I've about 10 minutes before I need to make moves. I have a couple of work things to bang out on my laptop. I'm discovering I can no longer do so casually on my sofa. In loafs Al, and suddenly there's a new request. I overhear him talking with my mom about another person who has called him direct about showing her house. I thought I had already handled that. Guess not. So I pause once more what I'm in the middle of, no big deal it's just my life, and switch gears to assist Al. He has to go through several messages before he gets the number. Instead of just dictating it, he has to write everything down. OK, so Kudos deserved here. At least he writes stuff down, unlike my mom who just runs around in circles when she could easily create a to do list to complete and mark things off of.

No sooner do I complete Al's tasking of me, I realize my 10 minutes have just run out and I've got to make tracks. So away I went ...

Mom and Al had plans last night. They went to a grandson's basketball game in Bothell. By the time my husband and I returned home, we were both spent. So we just had some leftovers, hung out on the sofa for a bit and then watched TV in bed (something we only do when staying in a hotel). Being together in a quiet house was nice. I just feel this energy of having to do stuff all the time. I don't know if it's the old folks' anxiety I'm picking up on, or if I've developed a new level of anxiety of my own living in what feels like a temporary situation between houses. Wait, I thought they were the ones relocating. Guess misery enjoys company.
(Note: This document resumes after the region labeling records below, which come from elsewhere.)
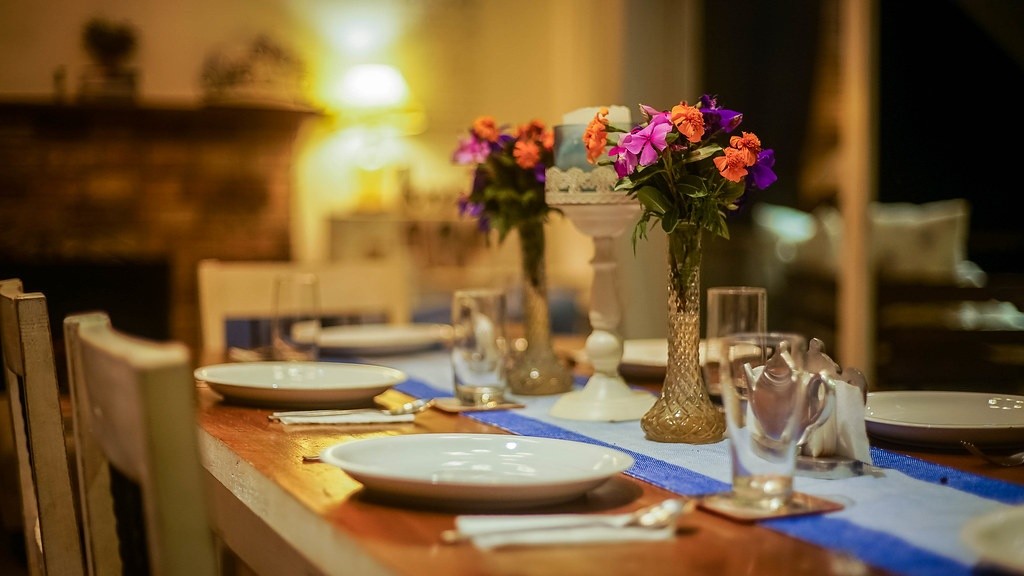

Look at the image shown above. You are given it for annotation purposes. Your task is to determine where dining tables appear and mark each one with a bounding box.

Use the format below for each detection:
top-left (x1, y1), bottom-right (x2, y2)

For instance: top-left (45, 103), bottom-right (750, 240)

top-left (196, 355), bottom-right (1024, 576)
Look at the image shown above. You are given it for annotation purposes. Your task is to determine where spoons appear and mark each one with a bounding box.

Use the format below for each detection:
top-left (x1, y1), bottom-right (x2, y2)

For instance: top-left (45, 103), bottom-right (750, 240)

top-left (442, 497), bottom-right (698, 545)
top-left (267, 398), bottom-right (436, 421)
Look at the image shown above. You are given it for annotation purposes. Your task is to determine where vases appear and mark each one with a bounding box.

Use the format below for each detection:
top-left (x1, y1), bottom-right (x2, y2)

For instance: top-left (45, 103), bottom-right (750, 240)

top-left (506, 220), bottom-right (573, 396)
top-left (639, 220), bottom-right (727, 444)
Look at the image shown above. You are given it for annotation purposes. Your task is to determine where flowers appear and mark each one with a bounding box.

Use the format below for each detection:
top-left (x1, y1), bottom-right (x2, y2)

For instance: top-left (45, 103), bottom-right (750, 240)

top-left (448, 113), bottom-right (564, 298)
top-left (584, 94), bottom-right (777, 314)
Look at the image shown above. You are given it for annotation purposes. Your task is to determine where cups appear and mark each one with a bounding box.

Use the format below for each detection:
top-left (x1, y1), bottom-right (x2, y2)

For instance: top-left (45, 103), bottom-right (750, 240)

top-left (452, 289), bottom-right (507, 407)
top-left (704, 287), bottom-right (767, 413)
top-left (719, 333), bottom-right (805, 514)
top-left (270, 275), bottom-right (321, 361)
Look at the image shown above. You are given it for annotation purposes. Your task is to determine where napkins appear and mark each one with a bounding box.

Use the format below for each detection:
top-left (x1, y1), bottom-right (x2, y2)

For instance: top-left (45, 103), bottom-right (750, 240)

top-left (453, 510), bottom-right (678, 550)
top-left (272, 410), bottom-right (415, 425)
top-left (753, 368), bottom-right (873, 467)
So my husband and I drift off around 9:30/10:00 p.m. I don't know what time it was when the old folks came home. It woke the house. The alarm console is right next to our bed. It registers any door opening or closing with a very affirmative "dong" sound. I would anticipate two dongs. One for door opening. Another for door closing. I counted like a dozen or so dongs. I don't know what in the hell they were doing with the door. I really don't want to know. Actually, I think they were having trouble getting the knob locked. At one point hubby got out of bed to assist. My mom was apologetic. I'm now wide away. I don't know what time it was. Oh well ...

I know, I'm being negative. I'm just venting my frustrations. I think it helps. I want my life back!